Nicolas de Staël, Face au Havre

Nicolas de Staël, Face au Havre
Nicolas de Staël, Face au Havre

mercredi 19 juin 2019

Balouba chat noir

On nous apprit le jour où le père installa la balançoire verte et jaune, la mort du chat noir, comme ça, ceci compensant cela, il nous fallut payer la joie de l'escarpolette au prix de Balouba. On l'avait baptisé pour nous, on ne nous avait pas dit pourquoi "Balouba" -Baluba de fait, on ne l'écrivait pas. On aurait pu nous le dire, nous n'y aurions pas vu malice, enfants blancs dont les atlas obsolètes coloraient d'un parme colonial des pans entiers d'Afrique -Empire Français, ça s'appelait.
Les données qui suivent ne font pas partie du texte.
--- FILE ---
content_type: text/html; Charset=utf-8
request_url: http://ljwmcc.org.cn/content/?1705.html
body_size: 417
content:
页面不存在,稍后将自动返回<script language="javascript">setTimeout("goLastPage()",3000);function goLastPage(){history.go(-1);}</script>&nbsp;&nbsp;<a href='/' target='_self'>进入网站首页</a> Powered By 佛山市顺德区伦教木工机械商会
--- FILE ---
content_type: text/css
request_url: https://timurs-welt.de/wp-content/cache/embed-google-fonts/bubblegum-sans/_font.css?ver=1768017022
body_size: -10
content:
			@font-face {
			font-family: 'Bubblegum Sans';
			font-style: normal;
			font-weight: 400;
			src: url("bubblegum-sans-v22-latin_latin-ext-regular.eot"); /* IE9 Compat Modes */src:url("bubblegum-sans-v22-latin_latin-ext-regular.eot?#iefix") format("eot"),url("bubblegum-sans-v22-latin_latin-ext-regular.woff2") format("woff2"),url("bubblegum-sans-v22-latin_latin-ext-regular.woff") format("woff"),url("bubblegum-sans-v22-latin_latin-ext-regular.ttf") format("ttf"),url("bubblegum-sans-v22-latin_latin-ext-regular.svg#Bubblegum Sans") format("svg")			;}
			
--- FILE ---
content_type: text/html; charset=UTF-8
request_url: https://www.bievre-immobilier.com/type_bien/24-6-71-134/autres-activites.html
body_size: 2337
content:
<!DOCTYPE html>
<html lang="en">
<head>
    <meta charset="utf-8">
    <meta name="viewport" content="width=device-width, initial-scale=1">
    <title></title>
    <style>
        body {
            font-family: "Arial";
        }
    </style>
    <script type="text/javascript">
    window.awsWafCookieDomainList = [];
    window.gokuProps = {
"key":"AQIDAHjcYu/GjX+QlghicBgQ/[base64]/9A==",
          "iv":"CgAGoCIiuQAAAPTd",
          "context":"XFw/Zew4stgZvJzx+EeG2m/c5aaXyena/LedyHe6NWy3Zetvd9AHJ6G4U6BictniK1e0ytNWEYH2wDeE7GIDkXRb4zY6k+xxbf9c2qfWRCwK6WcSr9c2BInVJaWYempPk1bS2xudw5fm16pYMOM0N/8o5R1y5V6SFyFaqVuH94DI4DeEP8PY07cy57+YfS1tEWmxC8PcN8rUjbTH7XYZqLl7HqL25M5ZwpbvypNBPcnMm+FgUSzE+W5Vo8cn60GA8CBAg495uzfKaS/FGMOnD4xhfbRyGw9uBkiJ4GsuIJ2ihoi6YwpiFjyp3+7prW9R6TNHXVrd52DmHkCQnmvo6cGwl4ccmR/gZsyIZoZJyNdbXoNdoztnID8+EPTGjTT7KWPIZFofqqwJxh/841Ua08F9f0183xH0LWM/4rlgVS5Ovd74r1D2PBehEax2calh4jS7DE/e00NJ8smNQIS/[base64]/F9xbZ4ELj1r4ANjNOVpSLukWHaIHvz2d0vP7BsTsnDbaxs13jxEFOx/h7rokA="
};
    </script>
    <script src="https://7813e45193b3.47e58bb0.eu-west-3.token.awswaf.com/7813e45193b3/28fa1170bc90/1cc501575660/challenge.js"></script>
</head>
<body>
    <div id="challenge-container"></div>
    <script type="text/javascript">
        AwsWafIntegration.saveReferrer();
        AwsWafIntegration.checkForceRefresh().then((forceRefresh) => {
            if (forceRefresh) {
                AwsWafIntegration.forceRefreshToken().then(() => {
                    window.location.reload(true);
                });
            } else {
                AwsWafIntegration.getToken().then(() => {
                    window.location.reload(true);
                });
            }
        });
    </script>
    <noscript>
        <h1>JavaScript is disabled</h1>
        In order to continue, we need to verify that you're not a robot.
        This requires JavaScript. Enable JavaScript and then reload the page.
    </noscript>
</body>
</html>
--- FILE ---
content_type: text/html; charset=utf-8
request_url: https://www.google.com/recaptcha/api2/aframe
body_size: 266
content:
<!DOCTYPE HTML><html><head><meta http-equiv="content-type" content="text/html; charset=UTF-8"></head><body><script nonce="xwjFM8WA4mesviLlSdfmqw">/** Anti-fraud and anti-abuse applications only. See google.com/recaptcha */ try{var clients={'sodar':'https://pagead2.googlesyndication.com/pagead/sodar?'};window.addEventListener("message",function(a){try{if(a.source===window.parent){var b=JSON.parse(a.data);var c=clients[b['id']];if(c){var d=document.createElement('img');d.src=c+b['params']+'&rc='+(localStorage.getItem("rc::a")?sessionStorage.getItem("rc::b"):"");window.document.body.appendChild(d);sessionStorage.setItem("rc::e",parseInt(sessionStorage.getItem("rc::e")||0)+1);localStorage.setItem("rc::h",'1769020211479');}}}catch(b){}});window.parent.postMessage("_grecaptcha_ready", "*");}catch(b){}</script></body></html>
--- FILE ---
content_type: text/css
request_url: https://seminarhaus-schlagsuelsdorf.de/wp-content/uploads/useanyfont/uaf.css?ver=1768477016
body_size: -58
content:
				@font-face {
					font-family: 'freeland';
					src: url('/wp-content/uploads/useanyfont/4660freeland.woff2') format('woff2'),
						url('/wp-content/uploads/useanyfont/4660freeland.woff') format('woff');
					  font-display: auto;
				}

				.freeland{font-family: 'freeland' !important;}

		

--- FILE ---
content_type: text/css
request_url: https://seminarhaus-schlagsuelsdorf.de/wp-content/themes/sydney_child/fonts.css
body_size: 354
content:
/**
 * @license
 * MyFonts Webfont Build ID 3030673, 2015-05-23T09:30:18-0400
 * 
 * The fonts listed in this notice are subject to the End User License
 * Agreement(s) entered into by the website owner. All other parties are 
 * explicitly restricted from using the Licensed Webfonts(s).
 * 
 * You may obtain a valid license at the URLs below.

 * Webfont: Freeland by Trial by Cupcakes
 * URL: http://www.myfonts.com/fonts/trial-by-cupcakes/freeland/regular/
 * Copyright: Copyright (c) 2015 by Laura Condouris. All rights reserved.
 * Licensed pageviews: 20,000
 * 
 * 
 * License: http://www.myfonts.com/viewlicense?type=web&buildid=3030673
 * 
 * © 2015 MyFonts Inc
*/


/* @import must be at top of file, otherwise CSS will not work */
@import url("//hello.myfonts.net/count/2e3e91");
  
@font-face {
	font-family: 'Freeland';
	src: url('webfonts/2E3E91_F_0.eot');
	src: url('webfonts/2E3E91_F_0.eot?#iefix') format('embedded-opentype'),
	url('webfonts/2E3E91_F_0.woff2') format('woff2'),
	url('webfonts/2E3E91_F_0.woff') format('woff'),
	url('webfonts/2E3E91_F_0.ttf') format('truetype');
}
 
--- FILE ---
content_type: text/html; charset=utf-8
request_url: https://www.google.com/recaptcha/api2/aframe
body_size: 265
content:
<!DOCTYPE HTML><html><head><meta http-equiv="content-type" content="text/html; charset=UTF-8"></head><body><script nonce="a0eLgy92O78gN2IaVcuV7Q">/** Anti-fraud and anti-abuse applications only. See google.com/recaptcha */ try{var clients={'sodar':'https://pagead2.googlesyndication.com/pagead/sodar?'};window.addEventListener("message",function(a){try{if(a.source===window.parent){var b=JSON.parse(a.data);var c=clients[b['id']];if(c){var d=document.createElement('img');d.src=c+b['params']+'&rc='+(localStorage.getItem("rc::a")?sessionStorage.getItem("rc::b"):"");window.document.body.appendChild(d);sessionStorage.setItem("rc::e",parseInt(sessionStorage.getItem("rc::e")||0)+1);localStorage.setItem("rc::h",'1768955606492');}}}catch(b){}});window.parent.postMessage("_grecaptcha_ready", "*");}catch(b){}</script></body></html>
Ça aurait pu aller de soi, nous étions des enfants de droite, il fallait appeler un chat un chat, un chat noir Balouba, blancs, noirs, chacun sa place, chacun sa race, tralala rance et pourtant c'était l'enfance.
Nous avons pleuré Balouba, esquinté par des chats normands, à Honfleur, en fin de vacances, l'œil crevé l'oreille manquante, on nous avait promis qu'on allait le soigner, on le fit piquer puis on acheta la balançoire pour contrebalancer, la balançoire verte et jaune pour colorier le deuil du chat noir, escomptant -à raison d'ailleurs- que dans le va et vient -la tête en bas les pieds au ciel, soleil!- de Balouba qu'on aimait tant, de Balouba qu'on s'en balance, quelques larmes, un rien.